ODIs outstanding are now nearing levels last seen in November 2007.

It is a widely known fact that Indian market began declining since November 2010 while most other regions followed suit only in August this year, following S&P downgrade of US sovereign debt rating. It is, therefore, not surprising that FIIs registered with SEBI have increased their activity in futures and options this calendar.

P-note route

Those foreign investors who are not registered with SEBI have preferred to play the market volatility through the P-note route.

Foreign institutional investors (FIIs) registered in India have recorded a 46 per cent jump in the gross derivative turnover between January and September this year over the same period in the previous year. Their activity appears to be mainly centred around index options, with stock options coming next.

Foreign investors not registered with SEBI invest in Indian market through ODIs. These are derivative instruments issued by FIIs and their sub-accounts to investors from other countries that wish to buy Indian equity or debt. These entities could have various reasons for adopting this route including the speed and the relative opacity that this channel offers.

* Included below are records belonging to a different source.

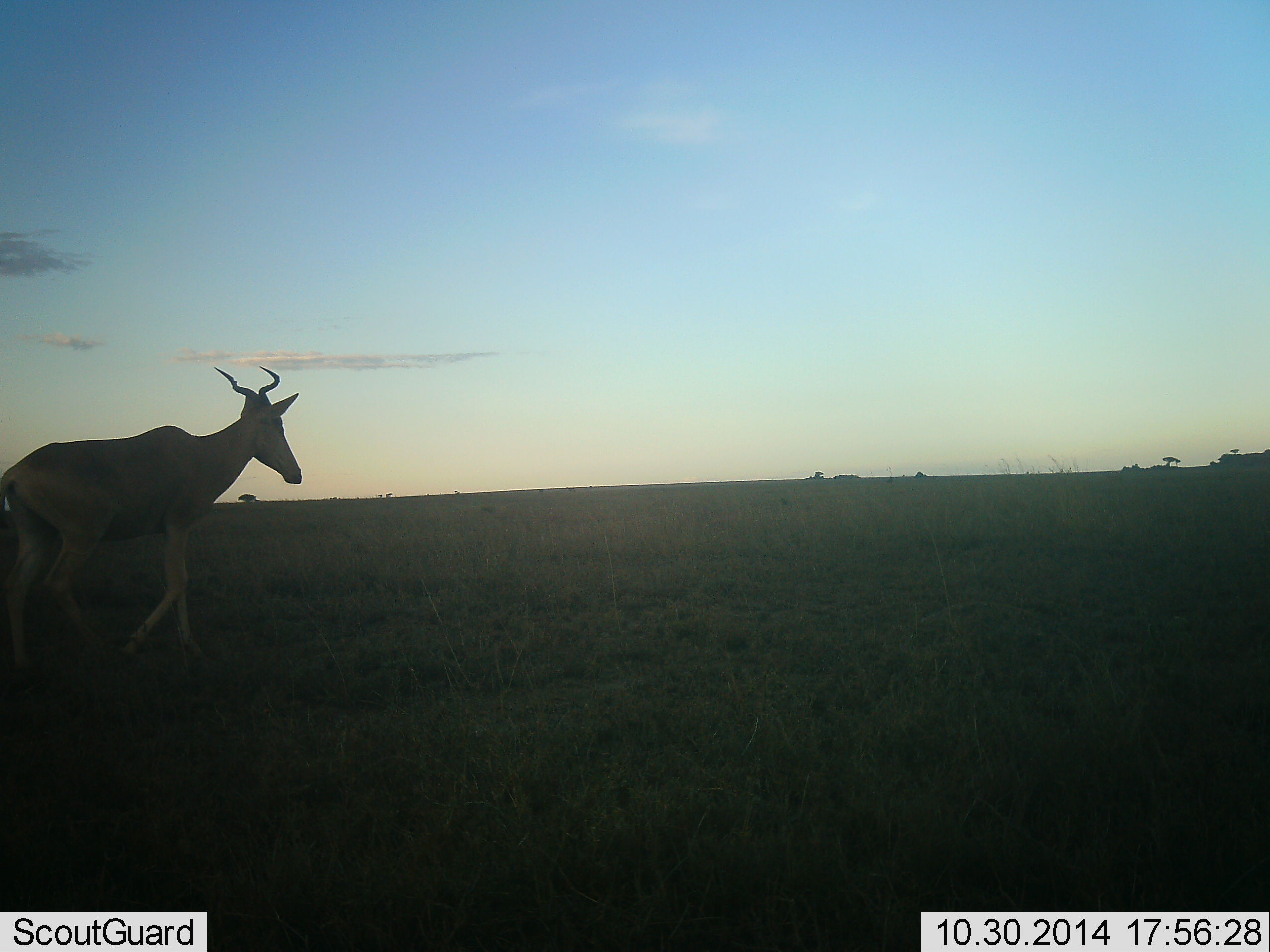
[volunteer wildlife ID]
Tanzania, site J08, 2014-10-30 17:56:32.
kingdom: Animalia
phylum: Chordata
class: Mammalia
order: Artiodactyla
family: Bovidae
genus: Alcelaphus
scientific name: Alcelaphus buselaphus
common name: hartebeest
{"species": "hartebeest (Alcelaphus buselaphus)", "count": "1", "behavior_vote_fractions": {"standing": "10%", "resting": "0%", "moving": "90%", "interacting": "0%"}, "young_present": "0%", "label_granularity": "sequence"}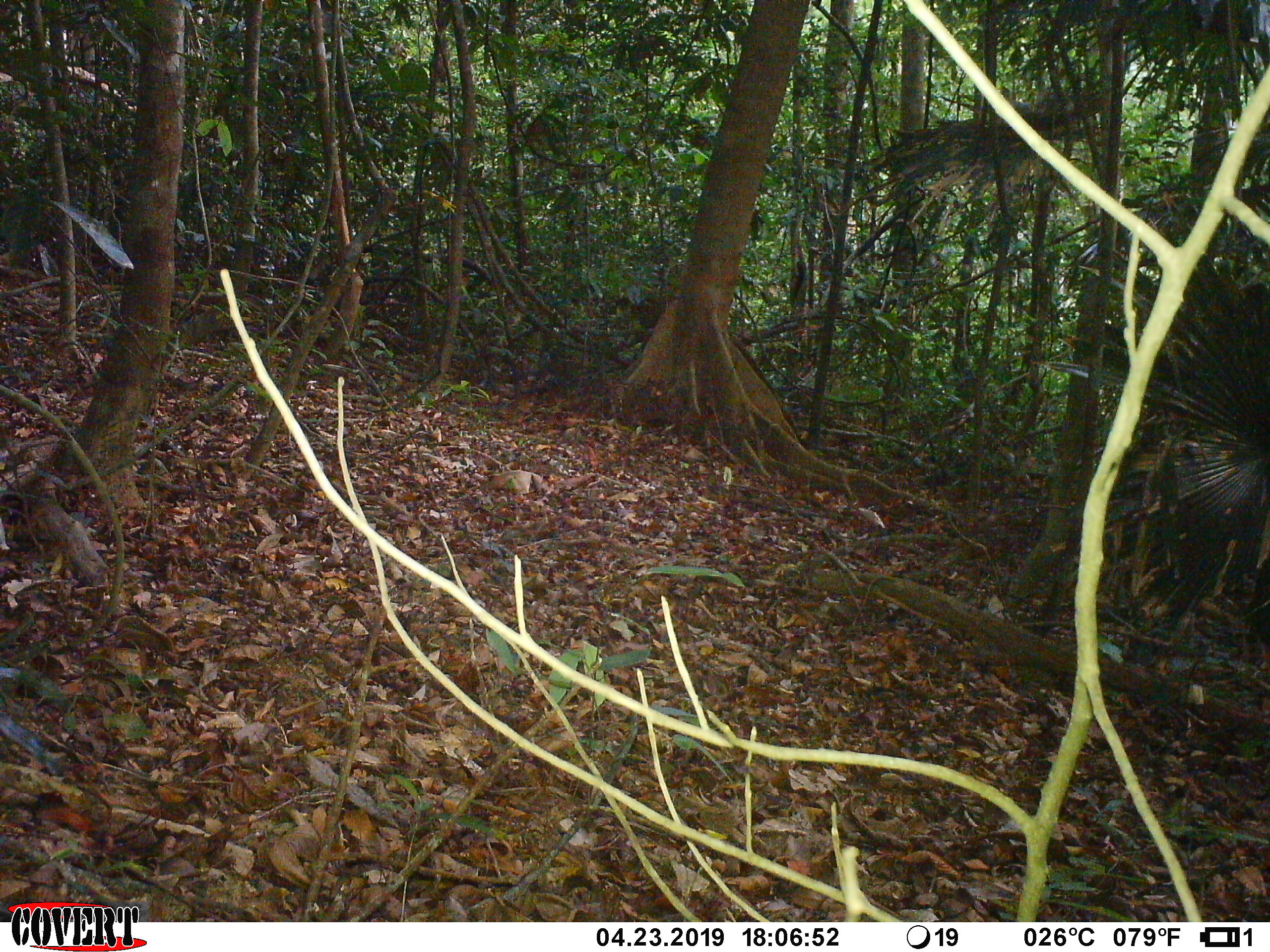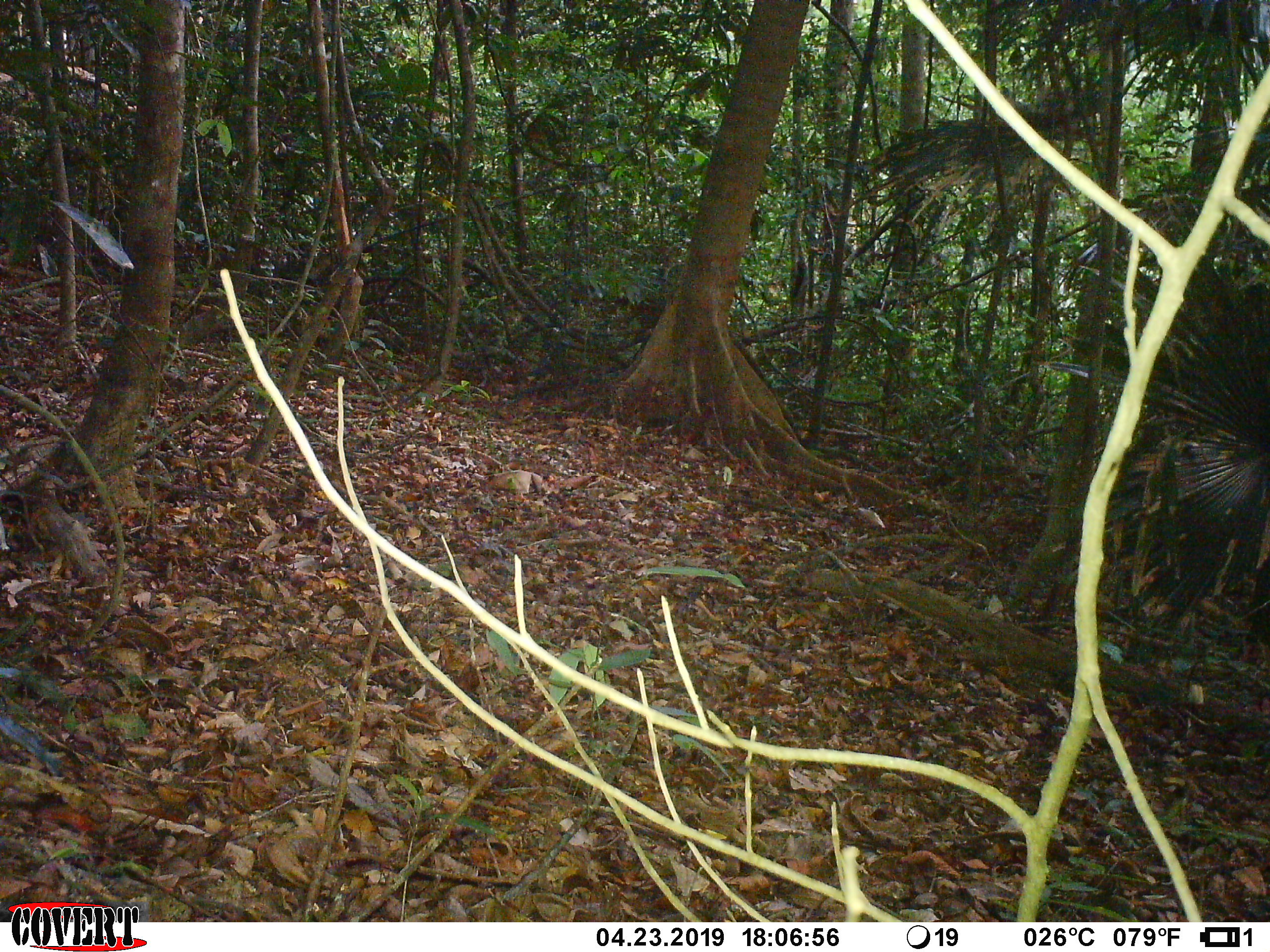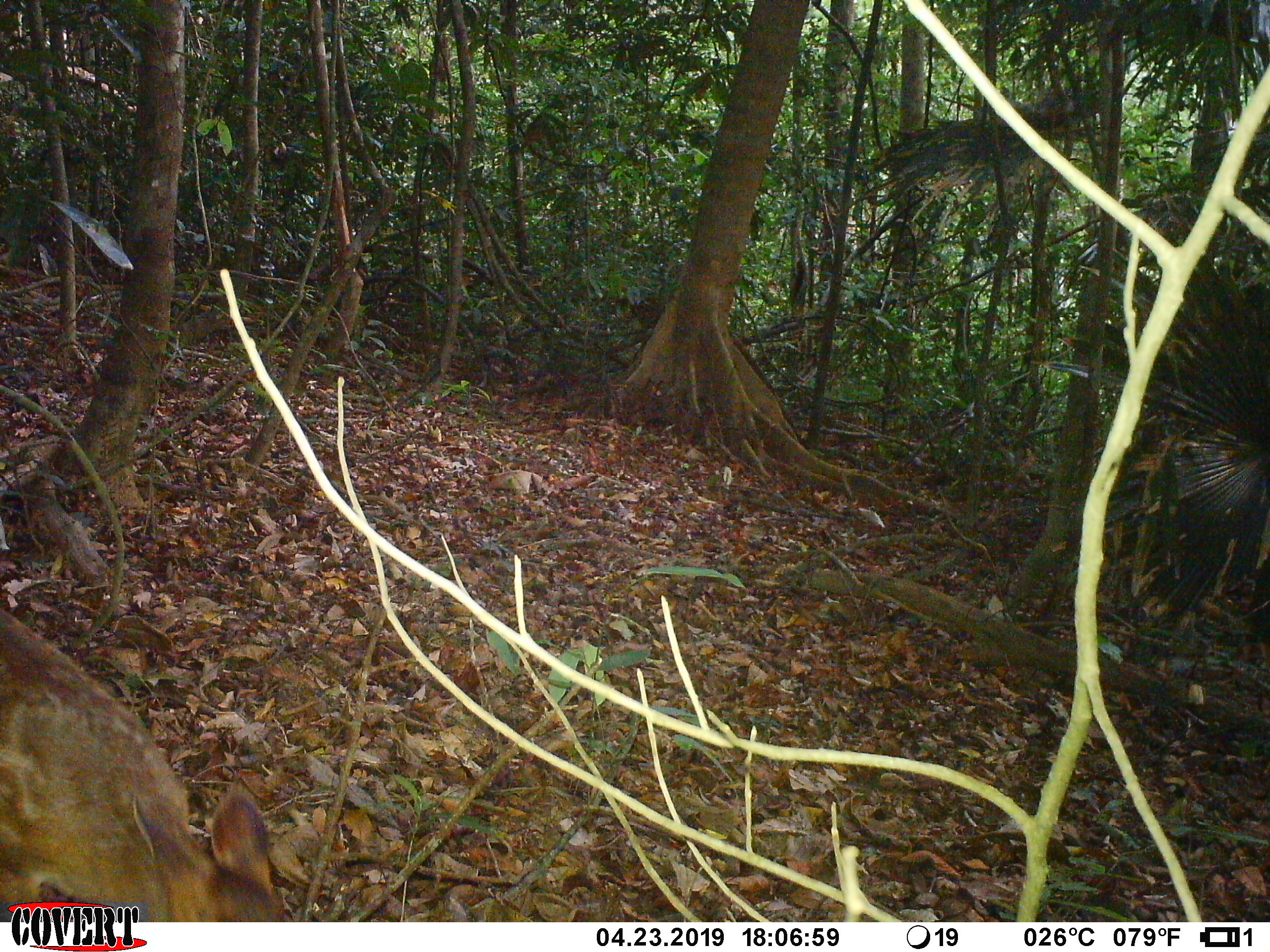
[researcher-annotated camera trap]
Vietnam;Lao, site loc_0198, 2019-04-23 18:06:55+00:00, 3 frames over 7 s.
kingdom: Animalia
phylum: Chordata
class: Mammalia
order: Artiodactyla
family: Cervidae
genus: Muntiacus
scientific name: Muntiacus vuquangensis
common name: large-antlered muntjac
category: large antlered muntjac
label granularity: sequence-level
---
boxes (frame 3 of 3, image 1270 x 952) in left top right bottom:
large antlered muntjac: 0 603 293 921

According to data published on the SEBI Web site, P-notes drawn on derivatives towards the end of September have reached Rs 59,980 crore. Last time P-notes with derivatives as underlying around Rs 60,000 crore was in November 2007.

It may be recalled that the SEBI had imposed restrictions on the issue of these instruments in October 2007 since ODIs then made up more than 50 per cent of FII equity assets then. This restriction had the effect of pulling down the figure to Rs 4,841 crore by September 2008. These instruments are, however, not a great threat to markets currently since they account for only 18 per cent of FII assets.